Yesterday I met with the new director of the CBC, the major graduate school and non/governmental organization with which we have been working in the University of Utah’s program.  His name is Gustavo Hernandez and he moves with a snappy energy as if his tall and lanky body were made of the steel that keeps heavy trucks steady.  His sharp eyes dance across the room, although in their depths one can sense the heaviness of his new job and the desires he has to perform well and accomplish something.  It is not easy to take over a new agency and try to give it a new course and stamp.  Many of the staff are leaving in protest, but he is excited and hopeful.  We had a great conversation.  It helped that he is a fairly recent graduate from the anthropology department at the University of Texas, the same place I got my Ph.D. Being from there here is about like being from Harvard in the United States.  There is an incredible Texas good old boy network throughout Latin America, of which I guess I am a very small part.  We decided to try something new for the service learning programs here in Cuzco.  I have to spend some time thinking and writing an innovative program for him.  I look forward
to getting to know him better in future years and to tightening my connection with the CBC. 

In the shadows, just inside the very heavy, studded Colonial doors of an annex to the Jesuit’s Church, a man dressed in traditional Indian clothes sits at the side of piles and piles of exquisite weavings.  I walked in from the sun, took off my sunglasses, put on
the regular ones and said “Buenas tardes don Timoteo, allinllachu”.  “Ah Doctor” he answered as a smile spread across is lightly wrinkled face.  Timoteo is an amazing man with an amazing history.  He was an orphan from a rural, Indian community in Puno.  His family had no land.  He was one of the poorest of the poor.
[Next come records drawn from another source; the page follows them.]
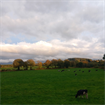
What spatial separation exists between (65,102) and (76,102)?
50.1 inches

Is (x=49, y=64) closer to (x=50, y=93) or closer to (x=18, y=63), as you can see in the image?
(x=18, y=63)

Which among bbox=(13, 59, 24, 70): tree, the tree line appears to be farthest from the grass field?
the tree line

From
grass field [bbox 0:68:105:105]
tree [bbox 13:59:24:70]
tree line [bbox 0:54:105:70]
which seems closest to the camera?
grass field [bbox 0:68:105:105]

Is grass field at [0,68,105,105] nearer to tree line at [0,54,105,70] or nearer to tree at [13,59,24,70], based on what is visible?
tree at [13,59,24,70]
But he pulled himself up first by his sandal straps and later his boot straps to become mayor of a Town in Cusco called Pitumarca and a person who has been a catalyst in the revival of traditional weaving and its marketing.  He filled me in with news about Pitumarca and its people.  When I leave the internet café this morning it is to meet with him and see if I am going to Pitumarca on Saturday or if my friends are coming to Cusco.  Timoteo was going to call for me.  

In the evening, I climbed the narrow stairs of the colonial Cuesta de San Blas.  I walked by the massive Inca walls of the Archbishops palace and past many stores selling handicrafts for tourists to a large metal door, more appropriate to a garage than a house,
beneath a sign for the Sisters of Mercy, I believe.  

The more ordinary door inset in the huge metal one opened and a Colombian woman, Claudia opened her arms with a huge smile, “David, where have you been all this time.”  Claudia is the wife of a rotund and bearded Frenchman who was the former director of the CBC.  Jean Jacques had invited me over for drinks, but when I entered their second story apartment with a balcony above the building’s common, large patio, Jean Jacques was sautéing chicken and I knew I was staying for dinner.  Last time we had seen each other I had cooked for them and now they were cooking for me.  We had a wide ranging conversation for hours on anthropology, politics from all over the globe, modernization and globalization, art and literature, until the clock seemed sluggish with the heavy numbers it had to bear.  All the time there was a painting of an angel on the wall whose look seemed to bring support and sanction for our conversation while candlesticks with the sacred Inca Sun, star, and moon slowly disappeared under the weight of melting white wax.